Das Zentrum für Europäische Wirtschaftsforschung (ZEW), Mannheim, hat 235 Finanzmarktexperten nach ihrer Einschätzung bezüglich der Auswirkungen der Subprime-Krise auf die Stabilität des Finanzsystems gefragt. Den Antworten zufolge sehen insgesamt 66 Prozent der Befragten hohe bis sehr hohe Risiken für den Finanzsektor.

Davon nehmen 18 Prozent sehr hohe und 48 Prozent hohe Risiken wahr. Die Risikoeinschätzung der Experten geht jedoch nicht so weit, dass sie Bankenausfälle in großem Umfang annehmen.
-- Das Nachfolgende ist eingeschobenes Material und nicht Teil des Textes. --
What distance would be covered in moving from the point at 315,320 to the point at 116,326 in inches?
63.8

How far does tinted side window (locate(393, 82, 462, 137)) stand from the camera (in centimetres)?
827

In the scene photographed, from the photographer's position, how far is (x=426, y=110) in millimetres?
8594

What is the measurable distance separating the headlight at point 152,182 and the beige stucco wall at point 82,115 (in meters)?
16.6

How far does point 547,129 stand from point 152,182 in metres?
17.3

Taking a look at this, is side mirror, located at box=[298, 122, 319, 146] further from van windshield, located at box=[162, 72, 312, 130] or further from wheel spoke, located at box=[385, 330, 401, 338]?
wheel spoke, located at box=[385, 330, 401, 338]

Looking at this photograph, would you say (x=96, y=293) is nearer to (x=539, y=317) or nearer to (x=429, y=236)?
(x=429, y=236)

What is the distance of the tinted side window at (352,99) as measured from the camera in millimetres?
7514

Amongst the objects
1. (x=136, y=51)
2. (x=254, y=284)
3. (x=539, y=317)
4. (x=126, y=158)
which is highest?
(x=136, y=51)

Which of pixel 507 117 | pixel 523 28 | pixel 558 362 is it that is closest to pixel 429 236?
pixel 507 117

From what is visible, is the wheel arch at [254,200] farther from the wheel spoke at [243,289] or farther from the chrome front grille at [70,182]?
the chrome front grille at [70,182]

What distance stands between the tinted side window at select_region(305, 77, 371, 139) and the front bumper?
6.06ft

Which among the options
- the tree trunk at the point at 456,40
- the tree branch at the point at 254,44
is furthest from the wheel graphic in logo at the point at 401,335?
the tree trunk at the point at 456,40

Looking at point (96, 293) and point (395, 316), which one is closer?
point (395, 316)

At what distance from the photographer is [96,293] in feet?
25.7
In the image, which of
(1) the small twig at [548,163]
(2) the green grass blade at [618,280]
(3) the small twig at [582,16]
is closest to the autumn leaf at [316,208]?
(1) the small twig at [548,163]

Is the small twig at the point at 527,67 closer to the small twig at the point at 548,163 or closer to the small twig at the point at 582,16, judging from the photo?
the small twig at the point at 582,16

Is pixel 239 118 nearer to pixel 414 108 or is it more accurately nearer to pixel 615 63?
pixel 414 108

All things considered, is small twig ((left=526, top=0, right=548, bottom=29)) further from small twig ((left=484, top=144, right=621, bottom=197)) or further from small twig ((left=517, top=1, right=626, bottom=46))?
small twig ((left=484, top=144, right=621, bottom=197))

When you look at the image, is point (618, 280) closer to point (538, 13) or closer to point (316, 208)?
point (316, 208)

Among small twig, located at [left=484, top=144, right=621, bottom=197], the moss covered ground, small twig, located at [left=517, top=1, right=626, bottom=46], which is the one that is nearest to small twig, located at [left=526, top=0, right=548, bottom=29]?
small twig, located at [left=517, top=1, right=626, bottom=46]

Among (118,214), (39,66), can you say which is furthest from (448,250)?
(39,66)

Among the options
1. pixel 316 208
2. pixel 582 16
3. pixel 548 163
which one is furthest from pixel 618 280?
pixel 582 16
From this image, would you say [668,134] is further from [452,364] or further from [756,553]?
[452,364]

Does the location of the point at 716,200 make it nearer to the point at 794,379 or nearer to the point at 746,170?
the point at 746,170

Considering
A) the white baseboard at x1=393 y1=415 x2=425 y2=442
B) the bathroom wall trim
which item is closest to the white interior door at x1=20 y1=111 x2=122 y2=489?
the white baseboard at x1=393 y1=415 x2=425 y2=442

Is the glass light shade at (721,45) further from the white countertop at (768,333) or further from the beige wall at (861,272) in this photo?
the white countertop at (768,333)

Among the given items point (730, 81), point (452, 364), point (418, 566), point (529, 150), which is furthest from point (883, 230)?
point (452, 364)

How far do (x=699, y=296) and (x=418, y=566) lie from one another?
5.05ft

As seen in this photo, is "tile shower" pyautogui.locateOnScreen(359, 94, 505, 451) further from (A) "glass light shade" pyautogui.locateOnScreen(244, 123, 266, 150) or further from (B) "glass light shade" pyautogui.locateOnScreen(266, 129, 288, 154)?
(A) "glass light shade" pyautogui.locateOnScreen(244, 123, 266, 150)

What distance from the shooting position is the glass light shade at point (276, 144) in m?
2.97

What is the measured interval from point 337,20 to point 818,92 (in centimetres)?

Vielmehr werden 84 Prozent der Befragten zufolge Ausfälle nur vereinzelt auftreten.

Des Weiteren wurden die Experten gefragt, ob der deutsche Bankensektor im Vergleich zu anderen Ländern der Eurozone besonders gefährdet sei. In Deutschland aufgetretene Liquiditätsprobleme von im Subprime-Segment übermäßig engagierten Banken könnten einen Reputationsverlust für die gesamte deutsche Bankenlandschaft darstellen. Diese Befürchtung teilen 37 Prozent der Befragten. Mit 50 Prozent sieht aber die Hälfte der Analysten keinen Risikozuschlag für deutsche Banken, sondern stuft das Risiko genauso hoch ein wie für alle Banken der Eurozone. Außerdem wurde gefragt, ob öffentliche Banken besonders von der Krise gefährdet sind. Diese Frage bejahen 35 Prozent der Finanzexperten, 65 Prozent hingegen sehen solche Gefahren nicht.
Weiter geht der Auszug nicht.